The wonder and the vulgarity of Christmas

When I was in high school I worked at a Texaco gas station. One summer day a friend came by the station and asked if I wanted to “make a little extra money fast.” It was a job occasionally cleaning out semi-trailers that hauled cattle. You can smell it already, can’t you? To check it out, I drove to a vacant lot, where I found my friend inside the cattle-hauling trailer using a high-power water sprayer. Wearing rubber boots, a long raincoat, rubber gloves and a straw cowboy hat, he stood in several of inches of water mixed with cow dung. As soon as I stepped out of my car, the stench was overwhelming.

When I stepped closer to the trailer I got soaked, and water was not the only thing flying through the air. I gagged, nearly vomited and said to my friend, “This is vulgar.” I immediately drove home and showered.

A few days ago I heard the word vulgar when someone referred to cheap trinkets people buy at Christmas. “It’s just so vulgar.” I looked up the etymology of vulgar and discovered it is from a Latin word vulgus that means “the common people.” It is the opposite of sophisticated or aristocratic. Today we normally say vulgar to mean something crass or gross.

I grew up in a church in northwestern Kansas that more or less described the original meaning of the Latin vulgus. Church members were hardworking, common people. Writer Annie Dillard observing the utter commonness of both the priest and parishioners of her Catholic parish, once referred to the church as “Our Lady of Perpetual Linoleum.” I could be one of its parishioners: a common church-going guy with plenty of fears and foibles.

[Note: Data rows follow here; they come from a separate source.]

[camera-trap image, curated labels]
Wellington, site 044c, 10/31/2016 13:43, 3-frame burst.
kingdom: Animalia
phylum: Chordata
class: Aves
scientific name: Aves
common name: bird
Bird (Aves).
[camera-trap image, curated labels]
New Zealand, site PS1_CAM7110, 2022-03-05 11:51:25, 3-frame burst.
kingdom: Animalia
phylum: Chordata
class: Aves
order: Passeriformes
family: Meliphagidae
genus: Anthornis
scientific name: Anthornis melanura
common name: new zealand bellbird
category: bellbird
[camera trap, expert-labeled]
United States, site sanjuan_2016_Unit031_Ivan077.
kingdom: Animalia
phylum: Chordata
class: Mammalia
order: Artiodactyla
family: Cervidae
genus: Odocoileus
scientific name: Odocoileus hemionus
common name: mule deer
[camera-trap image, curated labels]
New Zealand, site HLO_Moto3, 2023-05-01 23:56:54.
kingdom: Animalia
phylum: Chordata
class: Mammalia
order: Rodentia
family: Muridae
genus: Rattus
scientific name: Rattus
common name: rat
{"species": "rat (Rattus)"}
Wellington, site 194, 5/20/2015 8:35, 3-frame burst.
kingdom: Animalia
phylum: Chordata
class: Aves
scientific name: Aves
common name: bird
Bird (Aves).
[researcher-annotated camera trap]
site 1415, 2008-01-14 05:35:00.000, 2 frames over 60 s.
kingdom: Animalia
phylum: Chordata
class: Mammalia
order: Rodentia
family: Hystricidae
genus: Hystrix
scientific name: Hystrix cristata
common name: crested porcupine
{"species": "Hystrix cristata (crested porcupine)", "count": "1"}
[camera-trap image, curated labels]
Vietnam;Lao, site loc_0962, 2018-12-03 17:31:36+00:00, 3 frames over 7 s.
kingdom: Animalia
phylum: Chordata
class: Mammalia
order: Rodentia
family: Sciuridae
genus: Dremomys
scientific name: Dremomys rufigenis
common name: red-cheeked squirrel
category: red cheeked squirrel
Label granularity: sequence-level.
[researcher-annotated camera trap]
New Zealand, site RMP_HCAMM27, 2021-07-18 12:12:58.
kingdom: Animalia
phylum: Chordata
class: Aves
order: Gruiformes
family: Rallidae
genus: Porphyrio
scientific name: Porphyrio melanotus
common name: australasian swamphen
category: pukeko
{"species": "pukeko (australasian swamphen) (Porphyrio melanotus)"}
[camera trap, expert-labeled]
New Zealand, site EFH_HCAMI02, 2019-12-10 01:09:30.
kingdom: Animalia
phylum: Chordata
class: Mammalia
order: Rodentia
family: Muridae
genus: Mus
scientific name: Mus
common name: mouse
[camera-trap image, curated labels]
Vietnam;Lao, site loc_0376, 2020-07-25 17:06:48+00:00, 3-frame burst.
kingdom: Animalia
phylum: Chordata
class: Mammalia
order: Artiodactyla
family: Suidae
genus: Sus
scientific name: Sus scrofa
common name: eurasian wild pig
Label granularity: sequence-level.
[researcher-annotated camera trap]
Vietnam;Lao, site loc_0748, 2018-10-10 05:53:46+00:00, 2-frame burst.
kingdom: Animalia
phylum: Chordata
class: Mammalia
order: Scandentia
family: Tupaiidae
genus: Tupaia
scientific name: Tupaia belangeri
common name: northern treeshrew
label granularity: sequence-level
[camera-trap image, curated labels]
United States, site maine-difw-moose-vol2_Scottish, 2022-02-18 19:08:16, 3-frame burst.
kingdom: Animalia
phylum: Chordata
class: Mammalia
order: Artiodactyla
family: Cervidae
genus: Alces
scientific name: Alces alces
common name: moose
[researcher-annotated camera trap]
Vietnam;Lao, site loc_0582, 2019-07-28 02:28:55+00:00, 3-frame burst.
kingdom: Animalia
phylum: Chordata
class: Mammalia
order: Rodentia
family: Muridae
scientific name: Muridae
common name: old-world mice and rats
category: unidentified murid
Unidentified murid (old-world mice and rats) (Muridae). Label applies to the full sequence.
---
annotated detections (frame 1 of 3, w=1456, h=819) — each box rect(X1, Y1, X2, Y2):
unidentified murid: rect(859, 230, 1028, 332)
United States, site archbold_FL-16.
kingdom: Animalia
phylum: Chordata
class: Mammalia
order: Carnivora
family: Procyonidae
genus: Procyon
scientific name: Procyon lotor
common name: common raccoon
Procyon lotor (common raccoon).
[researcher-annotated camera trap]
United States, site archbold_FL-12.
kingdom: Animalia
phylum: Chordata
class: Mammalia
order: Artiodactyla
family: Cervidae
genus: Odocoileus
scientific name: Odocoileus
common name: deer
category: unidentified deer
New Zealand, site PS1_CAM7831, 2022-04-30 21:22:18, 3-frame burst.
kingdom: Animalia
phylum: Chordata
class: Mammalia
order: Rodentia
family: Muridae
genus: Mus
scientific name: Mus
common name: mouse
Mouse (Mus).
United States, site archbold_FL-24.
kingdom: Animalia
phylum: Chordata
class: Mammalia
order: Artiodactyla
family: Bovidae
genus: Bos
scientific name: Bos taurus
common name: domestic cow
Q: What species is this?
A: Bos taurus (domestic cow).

Think of vulgar in its original meaning and consider the stable where Jesus was born. Catholic philosopher Peter Kreeft says Jesus is the only person ever who could choose his place of birth, and he chose a barn full of manure. It was Job who met God face to face sitting on a dung heap (Job 2) and the Apostle Paul who used that word (skubala) to sum up his rather impressive worldly accomplishments, when compared to “the surpassing worth of Christ Jesus my Lord” (Philippians 3:8).

Jesus began his earthly sojourn in a borrowed stable; He ended in a borrowed tomb. Isaiah prophesied about him saying, “He had no beauty that we should desire him. He was despised and rejected by men” (Isaiah 53:2-3). Jesus was not a renowned teacher of mysticism, not a great political leader or conqueror and not a philosopher or scholar.

And yet, the Apostle Paul writes, “The foolishness of God is wiser than men and the weakness of God stronger than men” (I Corinthians 1:25). Apparently that is what was going on in that manure-filled stable in Bethlehem. Jesus, full of grace and truth, came and made his dwelling among us (John 1:14), giving up his divine privileges and taking the form of a slave (Philippians 2:7).

Last Sunday—the second Sunday of Advent—as I stood in line during the Eucharist, waiting for the Anglican priest to place the white little wafer into my right palm, I thought, “This is how Jesus comes to me today—even lower than a slave.” As the priest placed the wafer in my open hand, he said, “The body of Christ broken for you.” Taking a step to my left, I dipped that piece of bread into a cup of wine. “The blood of Christ, the cup of salvation,” said the woman holding the chalice.

Jesus came to me, and to all the faithful, in a tiny piece of bread dipped in wine. My wafer got mixed with my saliva and caught in my teeth. Later that day I saw a disheveled lady ringing the Salvation Army bell outside the grocery store and a Santa walking along a sidewalk wearing a cheap-looking white beard. I stood there thinking that the God who created the stars and the archangels also invented “Our Church of Perpetual Linoleum” and cow manure. He comes into both because of the wonder and the vulgarity of Christmas.